Task goal
Before writing anything, find the line that contains "Business wiki security", then retype the entries below exactly from their first line through that one, without pictures.
──────────
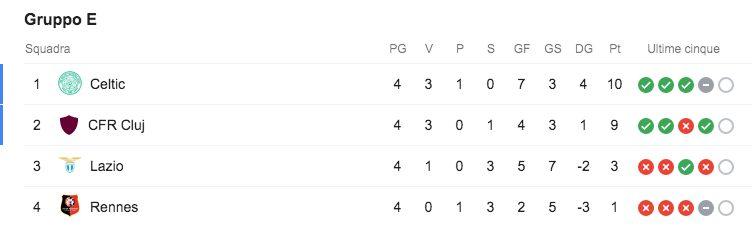 La classifica di Europa League della Lazio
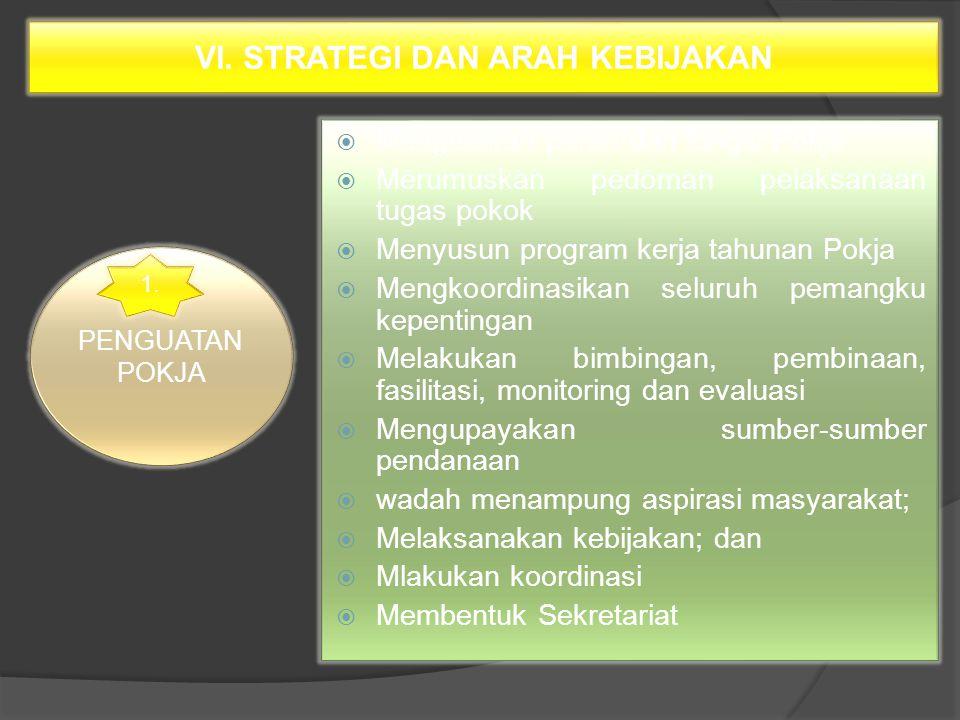 V. STRATEGI DAN ARAH KEBIJAKAN PENGUATAN POKJA REGULASI dan PROGRAM KEGIATAN
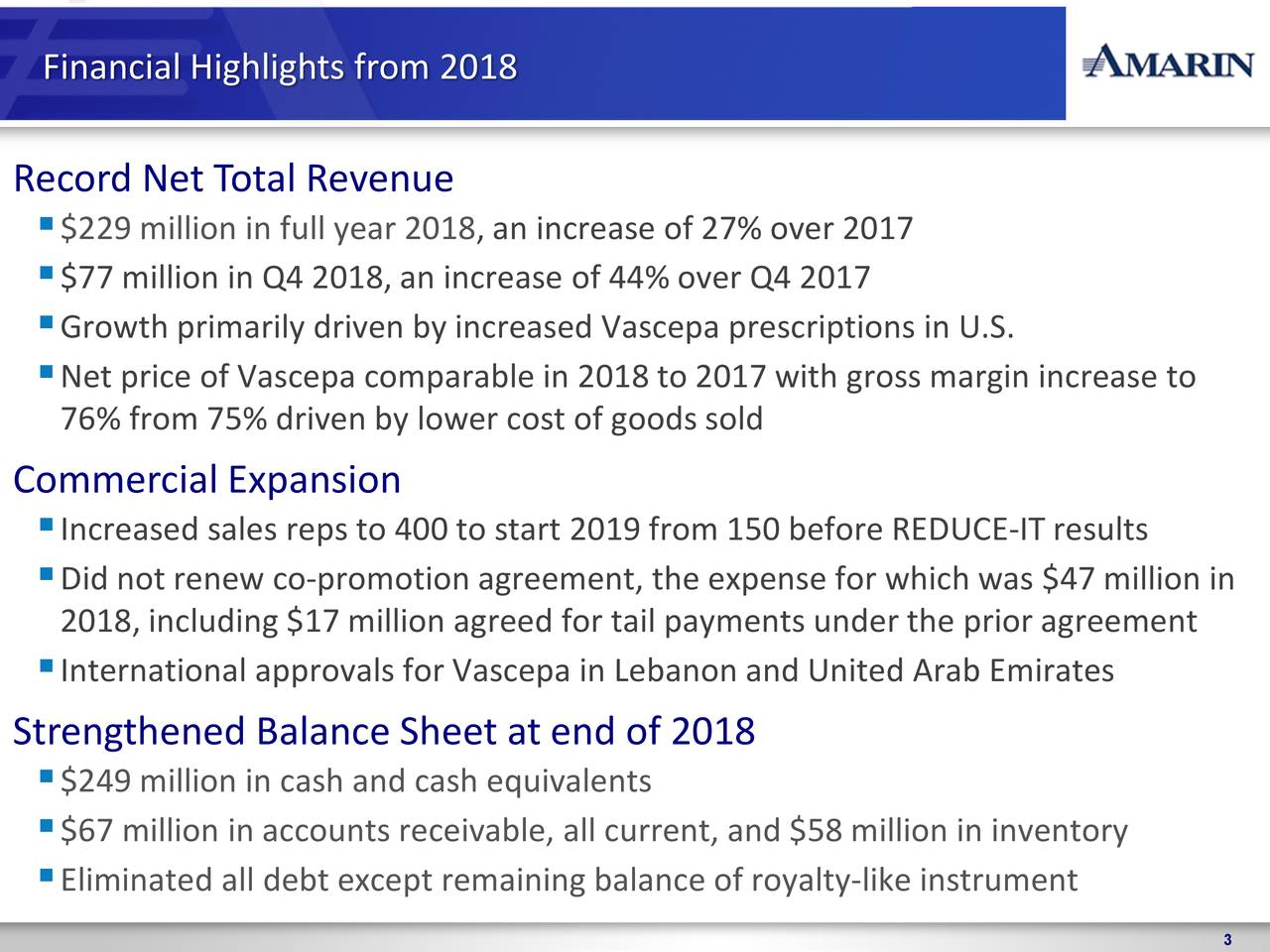Record Net Total Revenue $229 million in full year 2018, an increase of 27% over 2017 $77 million in Q4 2018, an increase of 44% over Q4 2017 Growth primarily driven by increased Vascepa prescriptions in U.S. Net price of Vascepa comparable in 2018 to 2017 with gross margin increase to 76% from 75% driven by lower cost of goods sold Commercial Expansion Increased sales reps to 400 to start 2019 from 150 before REDUCE-IT results Did not renew co-promotion agreement, the expense for which was $47 million in 2018, including $17 million agreed for tail payments under the prior agreement International approvals for Vascepa in Lebanon and United Arab Emirates Strengthened Balance Sheet at end of 2018 $249 million in cash and cash equivalents $67 million in accounts receivable, all current, and $58 million in inventory Eliminated all debt except remaining balance of royalty-like instrument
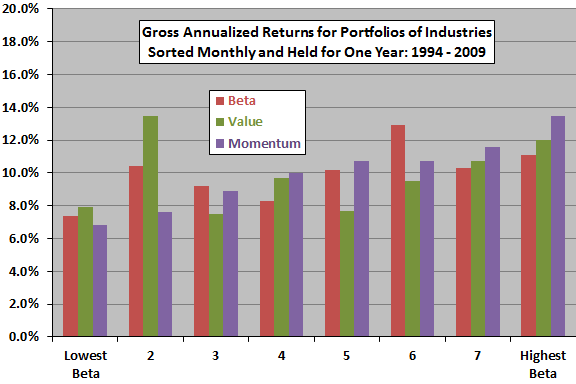 industry-beta--value-momentum-sorts-recent
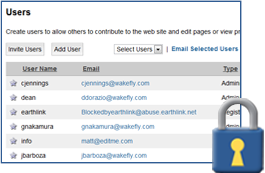 Business wiki security and reliability reheart Image collections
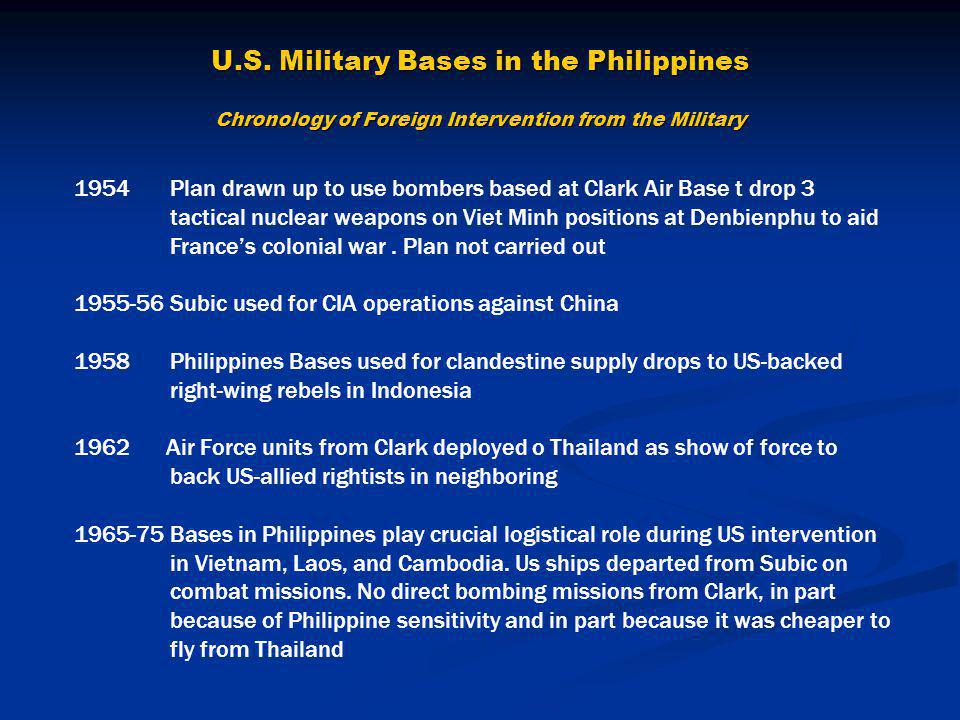 U.S. Military Bases in the Philippines Chronology of Foreign Intervention from the Military 1954Plan drawn up to use bombers based at Clark Air Base t
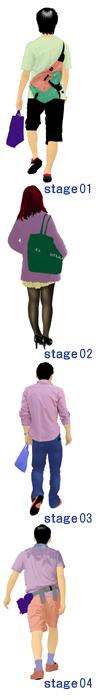 姿勢の4類型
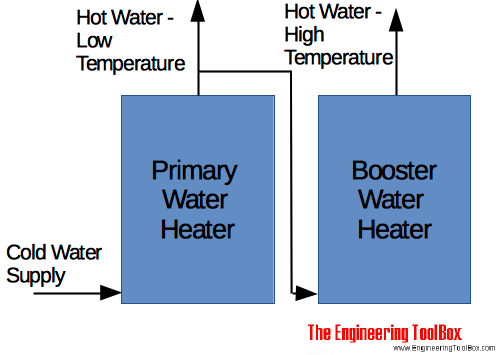 Hot water supply - two temperature boosting tank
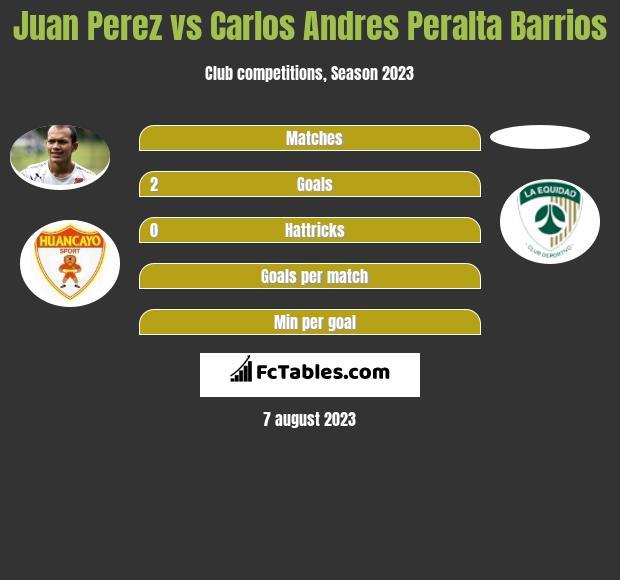 Juan Perez vs Carlos Andres Peralta Barrios h2h player stats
──────────
Answer section
 La classifica di Europa League della Lazio
 V. STRATEGI DAN ARAH KEBIJAKAN PENGUATAN POKJA REGULASI dan PROGRAM KEGIATAN
Record Net Total Revenue $229 million in full year 2018, an increase of 27% over 2017 $77 million in Q4 2018, an increase of 44% over Q4 2017 Growth primarily driven by increased Vascepa prescriptions in U.S. Net price of Vascepa comparable in 2018 to 2017 with gross margin increase to 76% from 75% driven by lower cost of goods sold Commercial Expansion Increased sales reps to 400 to start 2019 from 150 before REDUCE-IT results Did not renew co-promotion agreement, the expense for which was $47 million in 2018, including $17 million agreed for tail payments under the prior agreement International approvals for Vascepa in Lebanon and United Arab Emirates Strengthened Balance Sheet at end of 2018 $249 million in cash and cash equivalents $67 million in accounts receivable, all current, and $58 million in inventory Eliminated all debt except remaining balance of royalty-like instrument
 industry-beta--value-momentum-sorts-recent
 Business wiki security and reliability reheart Image collections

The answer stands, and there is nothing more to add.